> **ENTRIES SHOWN**
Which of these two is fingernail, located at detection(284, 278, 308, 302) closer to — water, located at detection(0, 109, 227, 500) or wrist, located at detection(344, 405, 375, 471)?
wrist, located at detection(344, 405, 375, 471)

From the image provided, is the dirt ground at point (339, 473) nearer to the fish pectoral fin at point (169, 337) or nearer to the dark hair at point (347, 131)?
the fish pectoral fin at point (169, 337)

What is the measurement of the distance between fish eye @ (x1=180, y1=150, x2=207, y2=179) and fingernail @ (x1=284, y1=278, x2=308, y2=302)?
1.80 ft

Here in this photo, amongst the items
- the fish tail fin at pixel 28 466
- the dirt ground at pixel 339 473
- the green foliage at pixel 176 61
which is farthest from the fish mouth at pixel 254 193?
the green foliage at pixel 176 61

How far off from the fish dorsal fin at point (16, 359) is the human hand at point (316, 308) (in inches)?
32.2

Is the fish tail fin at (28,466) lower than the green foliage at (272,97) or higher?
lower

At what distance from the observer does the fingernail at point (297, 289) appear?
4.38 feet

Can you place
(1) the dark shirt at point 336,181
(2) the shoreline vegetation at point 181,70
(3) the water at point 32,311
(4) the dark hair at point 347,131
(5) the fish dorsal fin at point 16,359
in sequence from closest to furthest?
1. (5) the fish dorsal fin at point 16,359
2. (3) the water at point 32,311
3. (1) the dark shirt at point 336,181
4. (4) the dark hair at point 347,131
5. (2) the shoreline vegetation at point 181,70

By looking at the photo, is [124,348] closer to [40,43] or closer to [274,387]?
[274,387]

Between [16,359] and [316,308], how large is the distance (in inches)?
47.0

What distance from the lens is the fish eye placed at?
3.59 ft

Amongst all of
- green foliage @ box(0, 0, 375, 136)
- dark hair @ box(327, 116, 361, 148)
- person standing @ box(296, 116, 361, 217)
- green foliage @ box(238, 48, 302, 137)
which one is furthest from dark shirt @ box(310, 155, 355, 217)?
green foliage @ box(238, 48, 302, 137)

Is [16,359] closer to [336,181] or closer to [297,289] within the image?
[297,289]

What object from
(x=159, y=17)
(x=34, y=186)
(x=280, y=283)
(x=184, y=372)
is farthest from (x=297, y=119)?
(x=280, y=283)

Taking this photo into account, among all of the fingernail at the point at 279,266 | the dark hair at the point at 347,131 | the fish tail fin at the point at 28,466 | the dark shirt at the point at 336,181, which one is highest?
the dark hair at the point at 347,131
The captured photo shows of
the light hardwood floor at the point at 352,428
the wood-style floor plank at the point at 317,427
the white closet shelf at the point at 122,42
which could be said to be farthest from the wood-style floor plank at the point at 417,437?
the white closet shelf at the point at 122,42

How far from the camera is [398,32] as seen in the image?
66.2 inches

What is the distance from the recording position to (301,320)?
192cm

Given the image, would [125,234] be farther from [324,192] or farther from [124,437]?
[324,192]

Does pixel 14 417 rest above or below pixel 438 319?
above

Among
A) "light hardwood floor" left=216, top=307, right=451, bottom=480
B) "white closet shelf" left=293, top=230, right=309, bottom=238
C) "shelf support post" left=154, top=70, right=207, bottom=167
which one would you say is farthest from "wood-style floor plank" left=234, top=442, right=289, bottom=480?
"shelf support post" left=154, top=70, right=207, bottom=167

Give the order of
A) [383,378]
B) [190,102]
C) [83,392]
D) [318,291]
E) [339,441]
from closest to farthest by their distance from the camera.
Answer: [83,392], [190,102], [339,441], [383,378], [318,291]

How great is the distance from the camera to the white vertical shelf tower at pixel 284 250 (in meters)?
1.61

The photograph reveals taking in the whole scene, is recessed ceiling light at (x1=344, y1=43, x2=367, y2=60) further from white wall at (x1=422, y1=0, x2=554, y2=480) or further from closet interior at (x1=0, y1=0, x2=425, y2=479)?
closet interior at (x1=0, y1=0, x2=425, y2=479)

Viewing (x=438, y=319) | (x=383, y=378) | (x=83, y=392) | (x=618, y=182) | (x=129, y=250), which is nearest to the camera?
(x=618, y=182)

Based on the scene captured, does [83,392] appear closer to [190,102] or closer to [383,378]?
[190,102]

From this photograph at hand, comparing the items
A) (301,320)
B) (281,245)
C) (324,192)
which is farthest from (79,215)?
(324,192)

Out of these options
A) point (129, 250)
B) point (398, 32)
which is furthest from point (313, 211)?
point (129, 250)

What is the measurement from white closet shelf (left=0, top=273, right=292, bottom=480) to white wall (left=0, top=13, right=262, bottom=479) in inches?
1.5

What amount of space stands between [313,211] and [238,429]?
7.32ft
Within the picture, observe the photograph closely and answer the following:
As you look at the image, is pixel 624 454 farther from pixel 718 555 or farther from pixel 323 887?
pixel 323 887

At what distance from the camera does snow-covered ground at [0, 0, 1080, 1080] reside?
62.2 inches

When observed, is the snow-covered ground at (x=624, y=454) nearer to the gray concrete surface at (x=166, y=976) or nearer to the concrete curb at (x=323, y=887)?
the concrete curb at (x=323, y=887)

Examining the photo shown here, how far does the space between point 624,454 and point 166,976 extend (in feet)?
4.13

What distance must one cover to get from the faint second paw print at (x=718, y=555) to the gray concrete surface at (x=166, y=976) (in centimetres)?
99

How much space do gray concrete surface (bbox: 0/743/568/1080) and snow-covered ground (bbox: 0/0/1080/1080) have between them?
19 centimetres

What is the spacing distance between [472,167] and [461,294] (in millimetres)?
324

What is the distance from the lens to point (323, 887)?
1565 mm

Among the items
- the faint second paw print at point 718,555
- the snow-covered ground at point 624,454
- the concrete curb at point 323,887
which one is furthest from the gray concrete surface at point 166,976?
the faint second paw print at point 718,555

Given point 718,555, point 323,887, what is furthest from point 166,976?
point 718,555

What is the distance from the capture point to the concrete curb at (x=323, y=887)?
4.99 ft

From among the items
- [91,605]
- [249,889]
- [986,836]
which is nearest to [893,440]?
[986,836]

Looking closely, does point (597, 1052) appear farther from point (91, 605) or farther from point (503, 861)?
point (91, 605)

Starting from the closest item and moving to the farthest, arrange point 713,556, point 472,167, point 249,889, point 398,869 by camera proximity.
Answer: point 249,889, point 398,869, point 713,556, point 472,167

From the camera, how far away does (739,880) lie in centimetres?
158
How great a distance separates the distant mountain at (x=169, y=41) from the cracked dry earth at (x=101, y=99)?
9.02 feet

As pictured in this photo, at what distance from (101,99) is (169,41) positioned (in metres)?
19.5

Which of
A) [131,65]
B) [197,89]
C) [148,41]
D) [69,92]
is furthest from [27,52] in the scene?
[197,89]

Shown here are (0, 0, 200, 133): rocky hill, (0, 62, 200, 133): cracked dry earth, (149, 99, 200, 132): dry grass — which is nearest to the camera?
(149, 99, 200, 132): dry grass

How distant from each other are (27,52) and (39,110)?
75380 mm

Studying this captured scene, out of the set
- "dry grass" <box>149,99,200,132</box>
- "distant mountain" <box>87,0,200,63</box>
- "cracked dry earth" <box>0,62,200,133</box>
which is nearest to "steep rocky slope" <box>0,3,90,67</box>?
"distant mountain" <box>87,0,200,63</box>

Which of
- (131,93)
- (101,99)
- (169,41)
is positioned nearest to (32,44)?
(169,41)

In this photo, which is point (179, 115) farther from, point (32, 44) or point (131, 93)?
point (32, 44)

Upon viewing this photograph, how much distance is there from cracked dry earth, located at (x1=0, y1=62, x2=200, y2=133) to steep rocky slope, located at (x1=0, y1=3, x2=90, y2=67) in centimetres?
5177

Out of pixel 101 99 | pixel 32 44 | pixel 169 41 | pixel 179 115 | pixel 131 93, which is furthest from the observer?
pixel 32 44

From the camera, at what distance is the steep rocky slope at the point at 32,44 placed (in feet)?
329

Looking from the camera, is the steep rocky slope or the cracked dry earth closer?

> **THE PROBLEM**
Return the data unchanged, from the line containing "Examining the photo" up to and including the line containing "19 centimetres".

> **RESPONSE FOR THIS EXERCISE**
Examining the photo shown here, how far does the space between point 624,454 and point 166,976 extend (in feet)?
4.13

What distance must one cover to get from the faint second paw print at (x=718, y=555) to the gray concrete surface at (x=166, y=976) (in centimetres)?
99

How much space do gray concrete surface (bbox: 0/743/568/1080) and snow-covered ground (bbox: 0/0/1080/1080) have between them?
19 centimetres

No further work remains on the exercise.